Deutsche Kriegsschiffe im Einsatz
Indonesien: Militär bekämpft Unabhängigkeitsbewegung in Aceh - Abgeordnete: "Das ist vertragswidrig"
Im Folgenden dokumentieren wir einen Beitrag aus der "Monitor"-Sendung der ARD vom 19. Juni 2003, in dem der Frage nachgegangen wurde, warum deutsche Waffen, in diesem Fall Kriegsschiffe, in Indonesien zur Bekämpfung einer Unabhängigkeitsbewegung eingesetzt werden können.
MONITOR Nr. 504 am 19. Juni 2003
Bürgerkrieg in Indonesien: Deutsche Kriegsschiffe im Einsatz
Bericht: Kim Otto, Moritz Kleine-Brockhoff
Sonia Mikich: "Ein Blick ins Ausland: Deutschland will Verantwortung
in der Welt übernehmen. In Bosnien, Afghanistan und jetzt auch im
Kongo - mit eigenen Truppen. Ein Bekenntnis zum Frieden, zur
Einhaltung von Menschenrechten. Klingt gut, gilt nicht überall.
Mit den Zuständen in Indonesien ist die rot-grüne Regierung seltsam
unvertraut. Dort herrscht Bürgerkrieg, und die Menschenrechte werden
schon lange schwer verletzt. Wir zeigen erstmalig, dass aus
Deutschland stammende Kriegsschiffe in der Unruheprovinz Aceh
eingesetzt werden. Und weisen nach, wie die indonesische Regierung
Vertragsbruch begeht. Davor hatten vor Jahren vor allem SPD-Politiker
gewarnt - noch in der Opposition.
Doch genauso ist es gekommen: Menschenrechtsverletzungen mit
deutscher Hilfe. Kim Otto und Moritz Kleine-Brockhoff haben in
Deutschland und Indonesien recherchiert."
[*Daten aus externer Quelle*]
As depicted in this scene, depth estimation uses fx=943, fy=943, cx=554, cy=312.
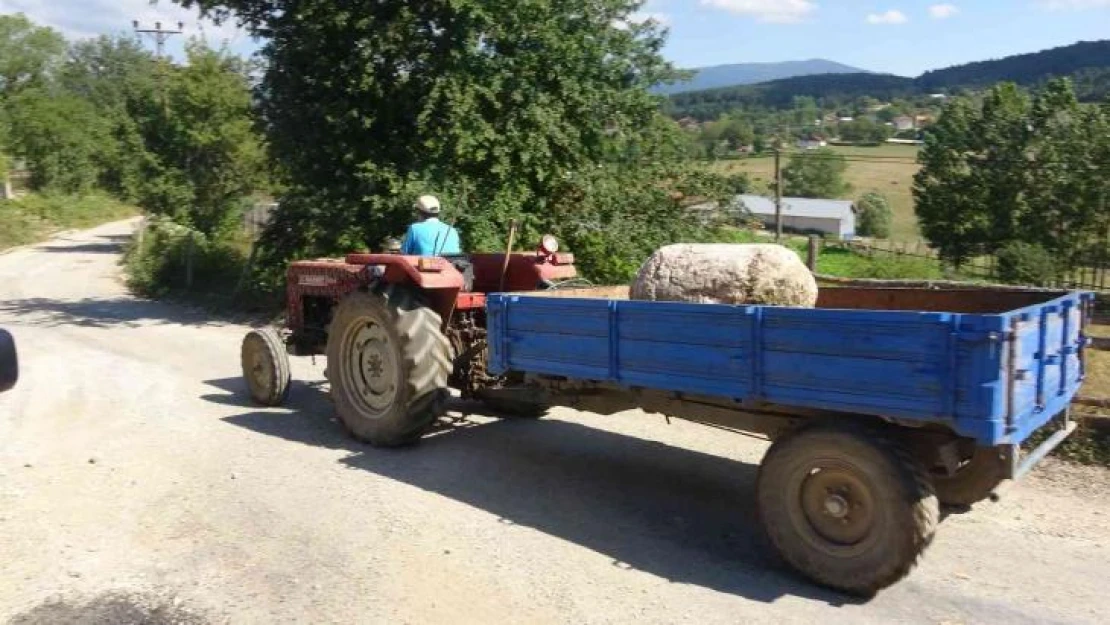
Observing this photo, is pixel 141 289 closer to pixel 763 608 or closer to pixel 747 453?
pixel 747 453

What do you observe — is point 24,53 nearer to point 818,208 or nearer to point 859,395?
point 818,208

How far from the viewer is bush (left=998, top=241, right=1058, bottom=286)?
19.9 metres

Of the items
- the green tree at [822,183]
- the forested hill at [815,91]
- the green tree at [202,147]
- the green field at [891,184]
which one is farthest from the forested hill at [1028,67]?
the green tree at [202,147]

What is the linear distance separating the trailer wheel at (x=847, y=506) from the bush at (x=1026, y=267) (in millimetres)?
16742

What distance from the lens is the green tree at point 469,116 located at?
13.1m

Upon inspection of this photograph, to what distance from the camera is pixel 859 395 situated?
15.4ft

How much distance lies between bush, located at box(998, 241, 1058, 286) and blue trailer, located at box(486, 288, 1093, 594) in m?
15.6

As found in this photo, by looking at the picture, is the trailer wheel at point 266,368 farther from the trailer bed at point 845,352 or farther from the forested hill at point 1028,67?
the forested hill at point 1028,67

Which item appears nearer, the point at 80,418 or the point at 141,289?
the point at 80,418

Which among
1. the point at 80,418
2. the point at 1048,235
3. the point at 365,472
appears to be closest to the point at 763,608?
the point at 365,472

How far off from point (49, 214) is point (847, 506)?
4707 centimetres

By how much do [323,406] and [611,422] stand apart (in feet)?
9.29

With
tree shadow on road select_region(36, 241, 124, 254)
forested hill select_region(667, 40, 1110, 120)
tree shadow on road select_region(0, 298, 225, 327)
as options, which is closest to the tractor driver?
tree shadow on road select_region(0, 298, 225, 327)

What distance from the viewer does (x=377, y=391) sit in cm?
768
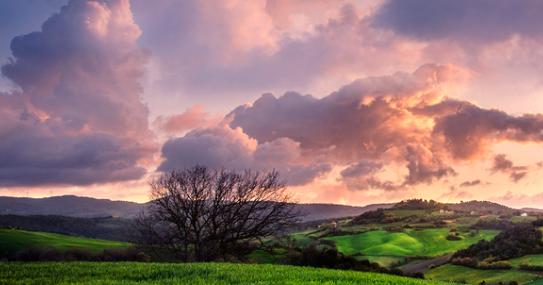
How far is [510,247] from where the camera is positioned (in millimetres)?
73250

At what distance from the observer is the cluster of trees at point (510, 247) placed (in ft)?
230

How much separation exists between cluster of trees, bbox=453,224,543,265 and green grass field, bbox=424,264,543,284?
3.28 meters

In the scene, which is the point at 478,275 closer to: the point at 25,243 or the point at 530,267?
the point at 530,267

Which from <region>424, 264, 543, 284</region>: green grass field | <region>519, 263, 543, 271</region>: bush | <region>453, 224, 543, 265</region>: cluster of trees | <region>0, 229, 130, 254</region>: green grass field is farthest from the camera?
<region>0, 229, 130, 254</region>: green grass field

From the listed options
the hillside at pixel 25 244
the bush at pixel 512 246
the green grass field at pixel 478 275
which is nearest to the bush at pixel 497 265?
the green grass field at pixel 478 275

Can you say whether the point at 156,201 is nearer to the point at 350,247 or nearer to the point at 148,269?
the point at 148,269

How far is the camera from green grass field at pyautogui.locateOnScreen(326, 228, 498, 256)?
118062 millimetres

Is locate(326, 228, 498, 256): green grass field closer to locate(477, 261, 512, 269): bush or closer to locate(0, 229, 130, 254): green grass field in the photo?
locate(477, 261, 512, 269): bush

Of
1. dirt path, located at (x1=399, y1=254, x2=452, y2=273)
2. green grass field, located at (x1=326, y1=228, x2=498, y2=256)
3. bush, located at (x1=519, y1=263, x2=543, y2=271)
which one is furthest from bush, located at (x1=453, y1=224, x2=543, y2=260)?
green grass field, located at (x1=326, y1=228, x2=498, y2=256)

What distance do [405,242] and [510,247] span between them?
58978mm

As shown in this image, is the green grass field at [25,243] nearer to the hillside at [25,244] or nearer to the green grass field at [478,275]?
the hillside at [25,244]

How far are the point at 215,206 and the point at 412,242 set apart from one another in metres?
87.0

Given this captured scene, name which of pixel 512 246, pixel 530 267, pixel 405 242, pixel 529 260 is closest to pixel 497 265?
pixel 529 260

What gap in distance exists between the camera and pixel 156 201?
56.2 m
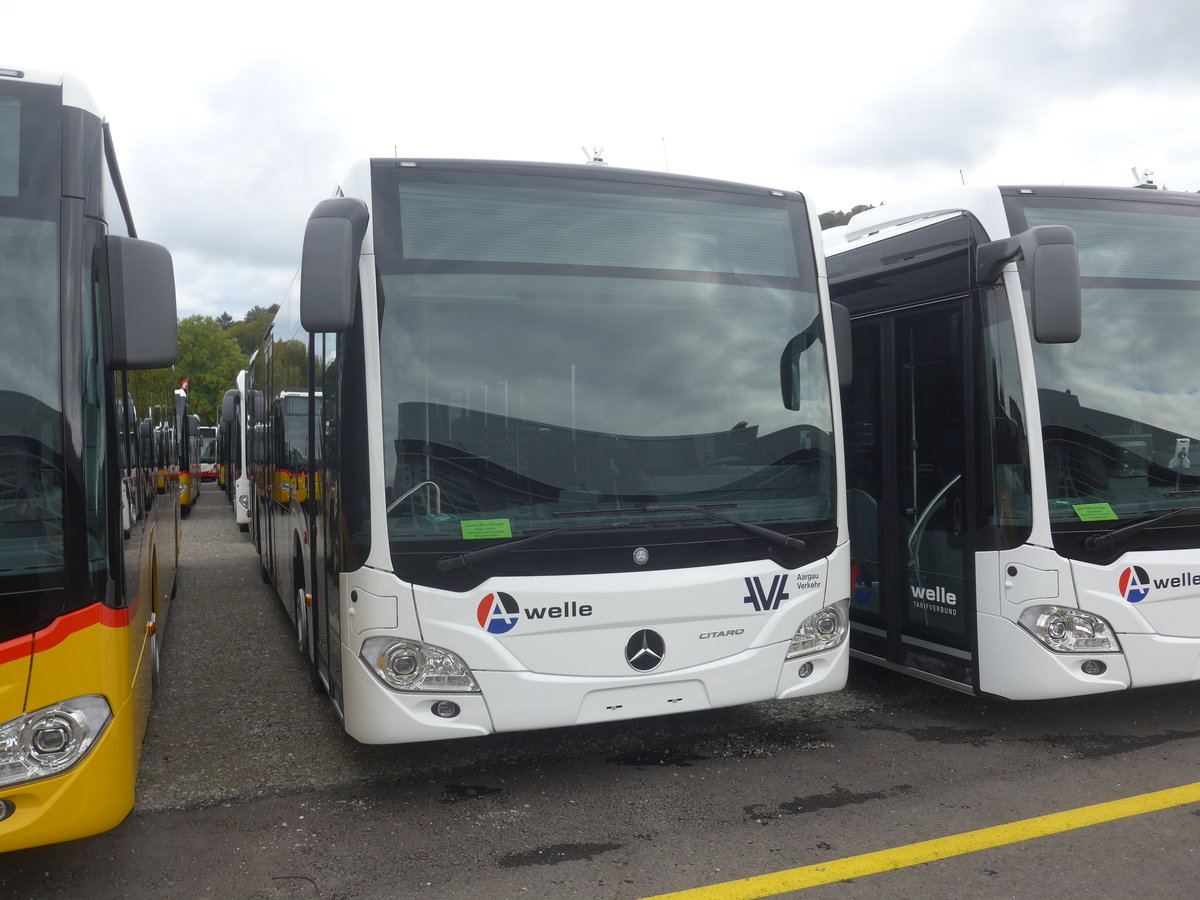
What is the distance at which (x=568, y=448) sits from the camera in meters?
4.52

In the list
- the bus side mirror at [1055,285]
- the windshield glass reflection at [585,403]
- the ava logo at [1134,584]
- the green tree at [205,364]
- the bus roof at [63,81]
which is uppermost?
the green tree at [205,364]

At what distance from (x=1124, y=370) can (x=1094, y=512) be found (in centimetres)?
80

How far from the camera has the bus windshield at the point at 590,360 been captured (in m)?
4.39

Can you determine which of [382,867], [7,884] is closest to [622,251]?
[382,867]

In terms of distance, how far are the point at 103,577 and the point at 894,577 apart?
4.44 metres

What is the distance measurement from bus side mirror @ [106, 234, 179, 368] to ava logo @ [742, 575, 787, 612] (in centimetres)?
268

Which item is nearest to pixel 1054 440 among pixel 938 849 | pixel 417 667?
pixel 938 849

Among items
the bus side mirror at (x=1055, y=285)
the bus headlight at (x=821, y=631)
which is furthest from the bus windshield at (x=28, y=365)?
the bus side mirror at (x=1055, y=285)

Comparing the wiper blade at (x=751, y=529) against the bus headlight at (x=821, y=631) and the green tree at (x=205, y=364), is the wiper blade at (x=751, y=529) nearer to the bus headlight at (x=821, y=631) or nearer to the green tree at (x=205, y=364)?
the bus headlight at (x=821, y=631)

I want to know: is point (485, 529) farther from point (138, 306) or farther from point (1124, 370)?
point (1124, 370)

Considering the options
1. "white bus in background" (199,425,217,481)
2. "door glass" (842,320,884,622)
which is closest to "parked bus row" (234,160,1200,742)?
"door glass" (842,320,884,622)

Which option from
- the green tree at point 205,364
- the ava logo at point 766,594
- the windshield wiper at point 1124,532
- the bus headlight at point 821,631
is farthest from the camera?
the green tree at point 205,364

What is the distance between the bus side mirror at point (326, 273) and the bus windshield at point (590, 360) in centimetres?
25

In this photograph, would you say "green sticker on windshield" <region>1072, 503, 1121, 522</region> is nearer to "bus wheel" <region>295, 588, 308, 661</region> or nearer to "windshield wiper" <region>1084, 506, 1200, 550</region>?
"windshield wiper" <region>1084, 506, 1200, 550</region>
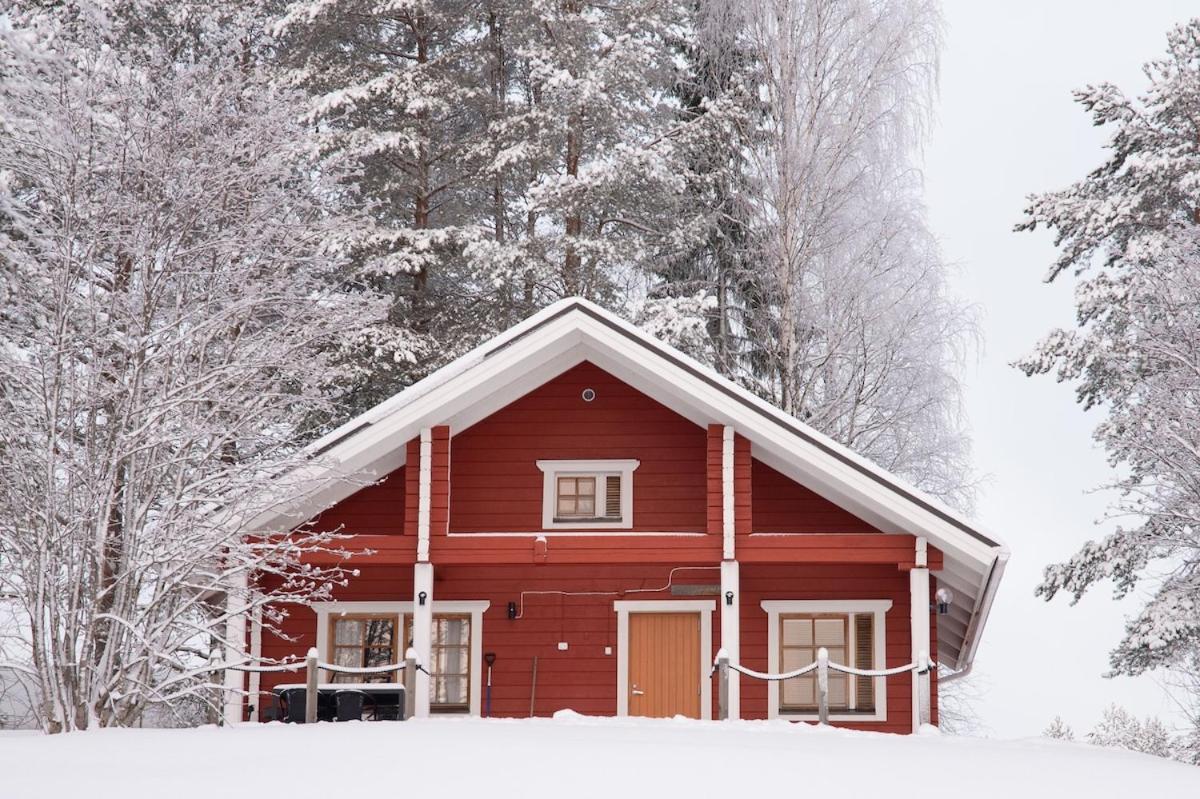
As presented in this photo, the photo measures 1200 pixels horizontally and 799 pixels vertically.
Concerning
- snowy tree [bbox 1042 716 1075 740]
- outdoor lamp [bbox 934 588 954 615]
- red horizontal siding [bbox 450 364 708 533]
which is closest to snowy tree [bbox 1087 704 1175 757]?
snowy tree [bbox 1042 716 1075 740]

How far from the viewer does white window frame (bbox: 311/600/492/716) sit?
19.0 meters

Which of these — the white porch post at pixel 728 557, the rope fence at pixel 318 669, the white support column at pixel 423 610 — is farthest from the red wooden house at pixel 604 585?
the rope fence at pixel 318 669

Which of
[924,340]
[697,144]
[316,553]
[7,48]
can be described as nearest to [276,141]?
[7,48]

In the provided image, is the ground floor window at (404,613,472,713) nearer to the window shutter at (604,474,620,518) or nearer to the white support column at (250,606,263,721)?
the white support column at (250,606,263,721)

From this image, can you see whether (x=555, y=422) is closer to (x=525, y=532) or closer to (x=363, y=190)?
(x=525, y=532)

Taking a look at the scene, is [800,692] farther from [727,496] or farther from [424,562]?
[424,562]

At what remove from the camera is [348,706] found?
16.5 meters

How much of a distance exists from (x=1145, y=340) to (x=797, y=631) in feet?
21.4

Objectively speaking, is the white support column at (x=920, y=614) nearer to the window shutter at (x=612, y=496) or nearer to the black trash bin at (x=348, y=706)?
the window shutter at (x=612, y=496)

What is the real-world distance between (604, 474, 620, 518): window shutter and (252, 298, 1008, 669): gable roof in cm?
139

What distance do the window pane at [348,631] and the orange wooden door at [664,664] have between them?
3.55 m

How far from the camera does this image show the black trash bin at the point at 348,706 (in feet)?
53.9

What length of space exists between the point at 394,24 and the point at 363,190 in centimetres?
375

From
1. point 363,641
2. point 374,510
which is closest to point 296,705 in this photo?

In der indonesischen Provinz Aceh. Seit vier Wochen schießen
Regierungstruppen auf Rebellen der sogenannten Freiheitsbewegung.
Aber nicht nur auf bewaffnete Rebellen, sondern auch auf Zivilisten.
Einheimische:
"Er wurde auf der Straße zusammengeschlagen. Da
nahmen die Soldaten ihn mit hinters Haus, und ich hörte einen Schuss.
Sie töteten ihn."
Im Aceh-Konflikt starben bislang 11.000 Menschen, darunter viele
Zivilisten. 35.000 Bewohner sind jetzt auf der Flucht.
Beteiligt an dieser blutigen Offensive sind auch Kriegsschiffe der
ehemaligen NVA-Flotte, wie hier im Bild das Landungsboot Teluk
Gilimanuk, die ehemalige Hoyerswerda. Sie bringt Nachschub und
Soldaten nach Aceh. Bilder, die in Deutschland das erste Mal
veröffentlicht werden.
Rückblick 1991: Die Kohl-Regierung verkauft 39 ehemalige
NVA-Kriegsschiffe an Indonesien. Schon damals eine Krisenregion.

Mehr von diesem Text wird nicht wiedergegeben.